Once again, my jaw dropped to find out that South Africa and the Phillippines were also vying for outsourcing work??? How did we miss this???? We were so distracted by Indian Outsourcing Companies and Nigerian Lawyers who are notorious for seizing document review jobs, despite their lack of an American Legal Education--that we didn't even realize that there are a couple of other countries that are prepared to take what little work we have off of our hands!
"That sort of cost-saving has proved compelling in the wake of the economic downturn and is causing demand for Indian outsourcing providers to soar. Studies suggest that there are as many as 10,000 lawyers in the country working for outsourcing providers, and total revenues in the sector are expected to double this year to $1 billion (£613 million) and rise to $4 billion within five years." [Emphasis added].
Isn't it ironic that they have 10,000 gainfully employed attorneys in India, considering that nearly 2,000 lawyers were laid off from just the top 10 law firms in the country. The rest of the industry probably lost at least 8,000 jobs. We just packed all of those jobs up and shipped them to India where 10,000 Indian Lawyers are prepared to do what we have done for hundreds years, for a fraction of the price and cost it takes to practice the law.
"The commercial legal market was badly shaken by the downturn and many senior partners expect that the double-digit growth of the boom years will not return for some time. Instead, the sector is reshaping itself. Some top firms believe that they will have to be leaner to retain profitability, with fewer associates for every partner. They plan to focus exclusively on high-end work for which clients will continue to pay top rates, while less valuable work will be farmed out."
I'll go ahead and say the obvious; if law firms reshape themselves into a top-heavy model where the work is farmed abroad and the partners focus on "high-end" work and rain-making, the quality will suffer. There is very little supervision in Bangalore. Senior associates are no longer valued, along with new grads--and they are the real workhorses of any law firm. So, once again, the law firm model may implode because of the revamping in this economy. Between outsourcing, laying off senior associates and charging flat fees, the PPP is sure to drop to the single digits.
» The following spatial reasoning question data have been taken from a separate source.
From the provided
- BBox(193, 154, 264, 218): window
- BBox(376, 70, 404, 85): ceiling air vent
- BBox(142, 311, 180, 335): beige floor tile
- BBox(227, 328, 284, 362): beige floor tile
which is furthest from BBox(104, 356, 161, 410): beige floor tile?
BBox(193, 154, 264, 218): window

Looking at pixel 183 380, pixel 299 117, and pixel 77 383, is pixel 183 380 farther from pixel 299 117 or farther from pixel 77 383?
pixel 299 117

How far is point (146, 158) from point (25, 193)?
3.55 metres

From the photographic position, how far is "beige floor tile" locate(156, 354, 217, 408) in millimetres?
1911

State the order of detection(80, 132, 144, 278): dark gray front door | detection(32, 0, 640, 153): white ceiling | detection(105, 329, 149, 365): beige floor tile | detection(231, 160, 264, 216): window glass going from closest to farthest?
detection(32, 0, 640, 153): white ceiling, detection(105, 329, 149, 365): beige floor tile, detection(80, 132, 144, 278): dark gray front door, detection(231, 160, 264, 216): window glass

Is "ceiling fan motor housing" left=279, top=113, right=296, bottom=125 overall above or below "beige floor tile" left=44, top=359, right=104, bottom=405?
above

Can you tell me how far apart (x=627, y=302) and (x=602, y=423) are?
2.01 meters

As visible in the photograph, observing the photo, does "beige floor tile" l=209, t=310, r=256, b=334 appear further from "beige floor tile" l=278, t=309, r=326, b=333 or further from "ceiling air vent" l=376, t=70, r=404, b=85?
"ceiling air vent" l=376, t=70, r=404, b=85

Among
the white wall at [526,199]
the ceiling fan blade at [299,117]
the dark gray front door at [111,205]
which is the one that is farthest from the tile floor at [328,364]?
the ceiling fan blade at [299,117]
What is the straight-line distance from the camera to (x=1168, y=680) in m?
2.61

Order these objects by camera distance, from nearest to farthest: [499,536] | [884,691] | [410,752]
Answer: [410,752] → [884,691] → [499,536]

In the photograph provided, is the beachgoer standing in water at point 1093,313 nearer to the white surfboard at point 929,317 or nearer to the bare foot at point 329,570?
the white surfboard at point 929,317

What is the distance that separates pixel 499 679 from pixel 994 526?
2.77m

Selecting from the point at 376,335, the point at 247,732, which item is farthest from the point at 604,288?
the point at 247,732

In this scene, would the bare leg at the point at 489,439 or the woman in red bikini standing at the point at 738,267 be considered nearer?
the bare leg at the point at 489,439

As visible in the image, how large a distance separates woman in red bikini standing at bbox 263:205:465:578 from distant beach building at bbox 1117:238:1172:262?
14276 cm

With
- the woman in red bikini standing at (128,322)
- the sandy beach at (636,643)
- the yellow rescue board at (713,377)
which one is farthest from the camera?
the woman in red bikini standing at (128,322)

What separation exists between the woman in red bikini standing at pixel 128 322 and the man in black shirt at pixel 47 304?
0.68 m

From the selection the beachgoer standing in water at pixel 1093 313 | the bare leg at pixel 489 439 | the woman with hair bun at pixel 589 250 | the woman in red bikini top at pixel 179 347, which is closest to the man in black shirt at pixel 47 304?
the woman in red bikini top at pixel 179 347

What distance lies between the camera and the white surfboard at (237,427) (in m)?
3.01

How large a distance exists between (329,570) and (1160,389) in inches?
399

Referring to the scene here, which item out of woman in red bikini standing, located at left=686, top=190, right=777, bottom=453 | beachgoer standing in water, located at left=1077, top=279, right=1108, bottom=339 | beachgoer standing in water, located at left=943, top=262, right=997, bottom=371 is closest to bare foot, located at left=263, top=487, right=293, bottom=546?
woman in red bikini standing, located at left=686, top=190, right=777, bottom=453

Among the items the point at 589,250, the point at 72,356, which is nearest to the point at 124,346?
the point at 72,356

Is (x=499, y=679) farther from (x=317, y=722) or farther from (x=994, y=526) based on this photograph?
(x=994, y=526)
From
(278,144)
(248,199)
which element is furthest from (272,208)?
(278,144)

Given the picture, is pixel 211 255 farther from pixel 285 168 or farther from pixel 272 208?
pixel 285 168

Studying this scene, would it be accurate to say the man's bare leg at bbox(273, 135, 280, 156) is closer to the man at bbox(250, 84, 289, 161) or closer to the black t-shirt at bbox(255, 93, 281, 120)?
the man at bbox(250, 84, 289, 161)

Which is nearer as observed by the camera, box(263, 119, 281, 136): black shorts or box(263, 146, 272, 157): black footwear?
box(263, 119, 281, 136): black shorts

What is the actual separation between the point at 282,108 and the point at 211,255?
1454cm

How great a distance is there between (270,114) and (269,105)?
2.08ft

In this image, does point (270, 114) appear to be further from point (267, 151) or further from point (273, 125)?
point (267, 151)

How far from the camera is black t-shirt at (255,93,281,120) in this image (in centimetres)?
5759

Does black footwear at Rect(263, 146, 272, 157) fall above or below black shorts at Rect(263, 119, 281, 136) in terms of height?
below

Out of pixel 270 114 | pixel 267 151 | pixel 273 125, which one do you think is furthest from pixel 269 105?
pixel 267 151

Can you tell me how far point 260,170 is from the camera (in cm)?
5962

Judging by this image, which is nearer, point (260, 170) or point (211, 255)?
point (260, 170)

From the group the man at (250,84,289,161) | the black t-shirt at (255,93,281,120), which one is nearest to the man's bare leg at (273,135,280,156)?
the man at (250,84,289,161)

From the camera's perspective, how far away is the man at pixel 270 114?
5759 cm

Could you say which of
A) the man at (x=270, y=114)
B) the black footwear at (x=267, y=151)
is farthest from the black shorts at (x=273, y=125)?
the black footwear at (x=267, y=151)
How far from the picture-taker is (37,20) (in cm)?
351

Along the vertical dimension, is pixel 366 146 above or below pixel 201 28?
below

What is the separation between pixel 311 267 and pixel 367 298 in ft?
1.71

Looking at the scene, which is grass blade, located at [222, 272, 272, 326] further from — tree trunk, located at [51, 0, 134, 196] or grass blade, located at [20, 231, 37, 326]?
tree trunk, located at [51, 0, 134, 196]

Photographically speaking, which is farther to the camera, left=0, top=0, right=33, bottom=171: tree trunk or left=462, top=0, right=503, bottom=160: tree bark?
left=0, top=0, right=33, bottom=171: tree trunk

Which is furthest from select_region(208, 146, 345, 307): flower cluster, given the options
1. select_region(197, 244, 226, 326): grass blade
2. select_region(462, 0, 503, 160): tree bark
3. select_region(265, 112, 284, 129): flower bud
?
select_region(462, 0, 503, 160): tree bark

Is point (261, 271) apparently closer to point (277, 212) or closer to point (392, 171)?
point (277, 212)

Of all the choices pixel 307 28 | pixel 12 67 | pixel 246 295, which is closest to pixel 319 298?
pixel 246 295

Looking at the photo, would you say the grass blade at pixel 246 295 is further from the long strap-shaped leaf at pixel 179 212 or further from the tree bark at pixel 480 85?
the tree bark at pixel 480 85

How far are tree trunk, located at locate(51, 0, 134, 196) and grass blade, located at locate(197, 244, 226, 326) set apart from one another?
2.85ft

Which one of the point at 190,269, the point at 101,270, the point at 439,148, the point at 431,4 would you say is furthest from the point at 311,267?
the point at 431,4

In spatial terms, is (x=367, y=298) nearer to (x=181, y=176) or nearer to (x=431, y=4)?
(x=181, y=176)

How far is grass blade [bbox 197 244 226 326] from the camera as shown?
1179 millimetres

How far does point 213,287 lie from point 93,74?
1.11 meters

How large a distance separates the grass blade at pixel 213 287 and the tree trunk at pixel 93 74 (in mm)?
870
So, thanks to ABA Un-Ethics Opinion 08-451, American Lawyers are suffering from the consequences of outsourcing. It's good to know that England is too. Not because I want the legal profession to fall apart in two countries, rather than one... but it's nice to know that you are not alone.
I have done both types of cases before and I need to think about this one.
When I did a flat fee case, I would try to be effective, i.e. take as little time as possible to close the case. My superiors would put pressure on me to complete the case as soon as possible because flat fee cases were considered low yield, and were only taken on as a means to get referrals for more lucrative cases, i.e. cases billed hourly.
The goal of taking on any case was to do it in the amount of time it would take to remain on par with your billable rate. For example, if you were doing a complicated real estate closing for $3000 and you typically charged $225 an hour--you had to accomplish the closing in 13 hours or you have lost money for your firm. So, we still tracked the billable hours to measure profitability and as a means of putting pressure on an associate.
So, effectively, by keeping tab on the time it takes you to do a flat rate case--you are working harder and faster. But I can't say that you're doing a better job. After all, you're rushing and many mistakes happen when you are rushing.